### Extract provided

GUEST ARTICLE Bread vs Grain Stored

Wheat flourImage via Wikipedia
Bread vs Grain Stored
By: Yukon Mike

Topic: Food Storage

Date: August 1, 2010

Bread, an Important Survival Food

You can’t stock-up on bread because it’s perishable. If the stores are closed due to a disaster or the shelves are empty due to long term food distribution failures. What’s your option? You must bake it yourself.

Bread is important because it’s filling and good for you. During disaster times it also adds bulk to your stored food meals and makes you much more satisfied at the end of the meal because your belly is stuffed full.

If there are just 2 or 3 in your family and for a familiar survival mode meal plan you probably will bake the equivalent of 4-6 loaves of fresh bread or bread items every week. That’s 2-3 loaves per person per week for the average family of bread and baked items. Imagine breakfast without toast, a grilled cheese sandwich without the bread or a burger without the bun, even simple soups taste better with a slice of bread or dinner roll.

######
### Stored rows

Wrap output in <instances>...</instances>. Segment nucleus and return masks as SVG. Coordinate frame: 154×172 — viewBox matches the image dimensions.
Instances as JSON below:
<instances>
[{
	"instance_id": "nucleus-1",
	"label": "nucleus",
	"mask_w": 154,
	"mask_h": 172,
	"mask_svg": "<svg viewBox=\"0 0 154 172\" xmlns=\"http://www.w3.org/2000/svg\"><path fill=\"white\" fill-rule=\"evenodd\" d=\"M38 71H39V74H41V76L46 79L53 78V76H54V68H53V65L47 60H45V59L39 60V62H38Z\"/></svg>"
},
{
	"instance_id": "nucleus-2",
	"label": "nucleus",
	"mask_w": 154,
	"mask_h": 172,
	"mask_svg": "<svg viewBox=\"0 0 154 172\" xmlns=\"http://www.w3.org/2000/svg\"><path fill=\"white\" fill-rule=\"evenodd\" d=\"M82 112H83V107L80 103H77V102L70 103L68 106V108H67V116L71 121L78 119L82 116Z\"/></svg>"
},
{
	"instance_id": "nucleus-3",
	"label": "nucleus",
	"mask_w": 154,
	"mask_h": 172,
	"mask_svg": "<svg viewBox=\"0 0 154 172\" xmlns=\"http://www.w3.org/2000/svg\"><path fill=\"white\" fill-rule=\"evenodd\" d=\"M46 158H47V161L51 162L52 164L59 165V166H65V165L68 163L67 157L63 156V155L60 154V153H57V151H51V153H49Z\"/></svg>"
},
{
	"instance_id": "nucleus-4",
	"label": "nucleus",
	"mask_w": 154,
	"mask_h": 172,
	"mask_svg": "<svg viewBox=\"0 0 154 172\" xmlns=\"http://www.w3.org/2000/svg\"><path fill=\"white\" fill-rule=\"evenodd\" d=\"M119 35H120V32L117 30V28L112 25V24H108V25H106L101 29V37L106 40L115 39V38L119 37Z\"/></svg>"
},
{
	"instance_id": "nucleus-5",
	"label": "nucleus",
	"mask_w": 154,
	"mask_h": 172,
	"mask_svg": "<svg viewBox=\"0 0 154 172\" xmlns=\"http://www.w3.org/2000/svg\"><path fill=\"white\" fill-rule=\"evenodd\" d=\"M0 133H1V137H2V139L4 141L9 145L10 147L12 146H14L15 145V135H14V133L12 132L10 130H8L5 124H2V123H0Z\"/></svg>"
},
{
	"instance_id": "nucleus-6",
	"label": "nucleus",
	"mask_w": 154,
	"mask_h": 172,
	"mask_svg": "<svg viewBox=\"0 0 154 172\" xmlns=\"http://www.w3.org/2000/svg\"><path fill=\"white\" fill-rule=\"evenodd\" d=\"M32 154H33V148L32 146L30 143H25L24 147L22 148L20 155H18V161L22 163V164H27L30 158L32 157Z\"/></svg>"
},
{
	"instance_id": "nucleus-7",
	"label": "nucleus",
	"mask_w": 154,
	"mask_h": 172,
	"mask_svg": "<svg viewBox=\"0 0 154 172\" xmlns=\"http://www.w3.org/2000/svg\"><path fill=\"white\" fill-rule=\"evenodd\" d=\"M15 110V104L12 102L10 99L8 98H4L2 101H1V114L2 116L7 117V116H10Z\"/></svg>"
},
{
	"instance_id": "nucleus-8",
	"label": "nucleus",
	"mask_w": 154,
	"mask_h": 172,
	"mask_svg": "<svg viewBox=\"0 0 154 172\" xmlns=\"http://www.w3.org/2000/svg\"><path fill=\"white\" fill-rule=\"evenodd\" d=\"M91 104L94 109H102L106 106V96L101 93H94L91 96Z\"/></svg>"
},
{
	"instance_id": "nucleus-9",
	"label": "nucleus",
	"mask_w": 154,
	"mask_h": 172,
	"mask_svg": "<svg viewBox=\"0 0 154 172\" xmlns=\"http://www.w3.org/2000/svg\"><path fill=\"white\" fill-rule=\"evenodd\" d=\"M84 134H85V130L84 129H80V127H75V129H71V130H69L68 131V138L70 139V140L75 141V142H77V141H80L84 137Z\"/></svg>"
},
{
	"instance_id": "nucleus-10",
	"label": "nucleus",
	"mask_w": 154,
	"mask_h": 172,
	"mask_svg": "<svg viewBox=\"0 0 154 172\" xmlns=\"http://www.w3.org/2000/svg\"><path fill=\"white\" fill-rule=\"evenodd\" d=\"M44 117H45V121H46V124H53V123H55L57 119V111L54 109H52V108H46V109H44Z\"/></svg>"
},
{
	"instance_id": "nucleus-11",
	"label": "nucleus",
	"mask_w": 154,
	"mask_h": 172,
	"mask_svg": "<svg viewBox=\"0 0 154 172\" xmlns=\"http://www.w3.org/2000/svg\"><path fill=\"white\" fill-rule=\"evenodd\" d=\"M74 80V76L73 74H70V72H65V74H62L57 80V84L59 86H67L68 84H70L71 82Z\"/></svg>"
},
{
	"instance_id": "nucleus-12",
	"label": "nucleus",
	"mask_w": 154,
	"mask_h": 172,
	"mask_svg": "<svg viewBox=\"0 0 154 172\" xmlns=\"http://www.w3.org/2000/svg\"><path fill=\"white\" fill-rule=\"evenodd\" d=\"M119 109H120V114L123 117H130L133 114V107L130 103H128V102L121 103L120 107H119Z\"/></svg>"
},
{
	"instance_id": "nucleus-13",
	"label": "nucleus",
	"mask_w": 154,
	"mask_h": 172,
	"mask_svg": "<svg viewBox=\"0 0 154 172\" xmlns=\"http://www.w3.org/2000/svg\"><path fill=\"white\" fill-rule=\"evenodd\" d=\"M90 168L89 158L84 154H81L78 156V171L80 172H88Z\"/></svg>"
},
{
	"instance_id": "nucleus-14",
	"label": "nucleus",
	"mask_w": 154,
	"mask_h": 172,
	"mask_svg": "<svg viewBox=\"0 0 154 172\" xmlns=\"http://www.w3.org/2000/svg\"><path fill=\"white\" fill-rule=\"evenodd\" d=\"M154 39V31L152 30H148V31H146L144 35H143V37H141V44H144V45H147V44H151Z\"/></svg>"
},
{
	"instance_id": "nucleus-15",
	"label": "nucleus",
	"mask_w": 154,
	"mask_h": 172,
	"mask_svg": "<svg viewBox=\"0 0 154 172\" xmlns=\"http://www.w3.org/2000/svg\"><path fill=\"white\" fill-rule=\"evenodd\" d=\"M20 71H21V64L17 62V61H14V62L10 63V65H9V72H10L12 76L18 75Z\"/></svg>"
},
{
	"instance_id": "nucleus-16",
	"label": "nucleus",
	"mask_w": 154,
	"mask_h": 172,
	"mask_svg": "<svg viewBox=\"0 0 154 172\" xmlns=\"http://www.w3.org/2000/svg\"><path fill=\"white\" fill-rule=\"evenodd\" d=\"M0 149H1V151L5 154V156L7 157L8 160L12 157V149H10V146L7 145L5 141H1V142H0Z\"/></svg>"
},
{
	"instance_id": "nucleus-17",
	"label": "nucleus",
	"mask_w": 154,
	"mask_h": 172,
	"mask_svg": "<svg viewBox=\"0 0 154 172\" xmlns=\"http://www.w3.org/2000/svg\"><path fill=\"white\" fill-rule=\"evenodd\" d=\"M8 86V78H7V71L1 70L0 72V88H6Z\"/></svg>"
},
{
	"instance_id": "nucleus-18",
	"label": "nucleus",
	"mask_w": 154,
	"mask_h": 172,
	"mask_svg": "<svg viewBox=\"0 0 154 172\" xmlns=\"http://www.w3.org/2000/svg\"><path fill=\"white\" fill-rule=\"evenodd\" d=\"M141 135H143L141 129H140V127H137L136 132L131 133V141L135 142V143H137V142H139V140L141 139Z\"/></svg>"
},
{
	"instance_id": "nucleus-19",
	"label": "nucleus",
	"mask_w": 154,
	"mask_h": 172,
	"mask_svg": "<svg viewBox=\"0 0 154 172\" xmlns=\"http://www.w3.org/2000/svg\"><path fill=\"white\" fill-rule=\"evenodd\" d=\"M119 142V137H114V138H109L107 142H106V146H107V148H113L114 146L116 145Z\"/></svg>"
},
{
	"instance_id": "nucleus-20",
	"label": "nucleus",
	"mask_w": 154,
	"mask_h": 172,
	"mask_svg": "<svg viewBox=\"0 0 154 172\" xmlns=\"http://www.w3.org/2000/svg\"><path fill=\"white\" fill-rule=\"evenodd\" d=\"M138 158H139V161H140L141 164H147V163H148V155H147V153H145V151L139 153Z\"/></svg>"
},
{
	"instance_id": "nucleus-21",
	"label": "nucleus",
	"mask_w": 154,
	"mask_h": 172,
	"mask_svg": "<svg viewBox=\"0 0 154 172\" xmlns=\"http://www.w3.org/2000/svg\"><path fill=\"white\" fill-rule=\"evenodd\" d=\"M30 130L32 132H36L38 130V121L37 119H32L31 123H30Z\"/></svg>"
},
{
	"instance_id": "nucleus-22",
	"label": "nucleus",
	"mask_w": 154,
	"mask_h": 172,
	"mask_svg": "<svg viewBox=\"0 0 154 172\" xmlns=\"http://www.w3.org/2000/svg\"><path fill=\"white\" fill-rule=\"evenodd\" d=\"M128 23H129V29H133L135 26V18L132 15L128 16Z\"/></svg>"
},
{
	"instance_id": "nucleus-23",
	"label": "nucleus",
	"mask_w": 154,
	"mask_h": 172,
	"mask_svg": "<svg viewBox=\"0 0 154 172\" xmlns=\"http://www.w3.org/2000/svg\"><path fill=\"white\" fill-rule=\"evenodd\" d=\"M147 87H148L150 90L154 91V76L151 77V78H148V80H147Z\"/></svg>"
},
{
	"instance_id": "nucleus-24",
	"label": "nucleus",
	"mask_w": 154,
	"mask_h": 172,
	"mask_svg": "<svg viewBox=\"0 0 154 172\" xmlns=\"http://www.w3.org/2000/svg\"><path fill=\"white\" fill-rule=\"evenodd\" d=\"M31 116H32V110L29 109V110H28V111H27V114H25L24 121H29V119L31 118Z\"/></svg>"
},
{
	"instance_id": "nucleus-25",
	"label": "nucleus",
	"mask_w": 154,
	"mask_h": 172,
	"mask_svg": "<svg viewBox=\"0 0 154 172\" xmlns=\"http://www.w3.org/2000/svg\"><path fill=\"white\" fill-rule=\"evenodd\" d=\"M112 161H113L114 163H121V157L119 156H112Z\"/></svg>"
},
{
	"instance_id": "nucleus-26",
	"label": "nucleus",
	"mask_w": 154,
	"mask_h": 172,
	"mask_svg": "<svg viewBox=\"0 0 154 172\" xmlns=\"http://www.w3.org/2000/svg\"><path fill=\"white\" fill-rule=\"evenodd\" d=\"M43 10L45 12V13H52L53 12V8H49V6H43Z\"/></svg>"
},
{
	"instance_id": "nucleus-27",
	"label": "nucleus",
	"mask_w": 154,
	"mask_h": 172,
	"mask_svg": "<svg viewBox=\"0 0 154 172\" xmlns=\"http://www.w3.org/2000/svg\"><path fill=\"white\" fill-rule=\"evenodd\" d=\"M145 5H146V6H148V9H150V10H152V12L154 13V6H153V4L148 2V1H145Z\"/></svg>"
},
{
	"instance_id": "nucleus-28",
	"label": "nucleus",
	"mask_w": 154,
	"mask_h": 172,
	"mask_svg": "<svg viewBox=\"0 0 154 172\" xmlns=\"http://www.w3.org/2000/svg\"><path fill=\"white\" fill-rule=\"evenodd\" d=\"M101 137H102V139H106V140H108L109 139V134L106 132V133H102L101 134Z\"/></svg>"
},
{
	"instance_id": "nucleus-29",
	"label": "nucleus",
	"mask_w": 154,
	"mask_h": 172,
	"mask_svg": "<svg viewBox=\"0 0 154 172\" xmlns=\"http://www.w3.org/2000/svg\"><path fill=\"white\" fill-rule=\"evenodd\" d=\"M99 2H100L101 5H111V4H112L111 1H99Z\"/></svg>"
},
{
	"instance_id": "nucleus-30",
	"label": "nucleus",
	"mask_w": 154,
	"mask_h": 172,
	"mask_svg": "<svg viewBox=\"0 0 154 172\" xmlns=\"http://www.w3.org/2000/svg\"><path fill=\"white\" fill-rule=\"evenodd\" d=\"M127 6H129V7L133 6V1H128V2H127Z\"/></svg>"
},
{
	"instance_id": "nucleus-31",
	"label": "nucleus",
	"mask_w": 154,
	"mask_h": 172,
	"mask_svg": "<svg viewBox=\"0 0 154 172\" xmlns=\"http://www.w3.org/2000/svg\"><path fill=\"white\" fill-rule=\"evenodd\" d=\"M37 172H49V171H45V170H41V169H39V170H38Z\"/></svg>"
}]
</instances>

######

Set down the part of the bread article that begins at the words "Bread, an Important" and stops after "bake it yourself.", copying it word for word.

### Solved problem
Bread, an Important Survival Food

You can’t stock-up on bread because it’s perishable. If the stores are closed due to a disaster or the shelves are empty due to long term food distribution failures. What’s your option? You must bake it yourself.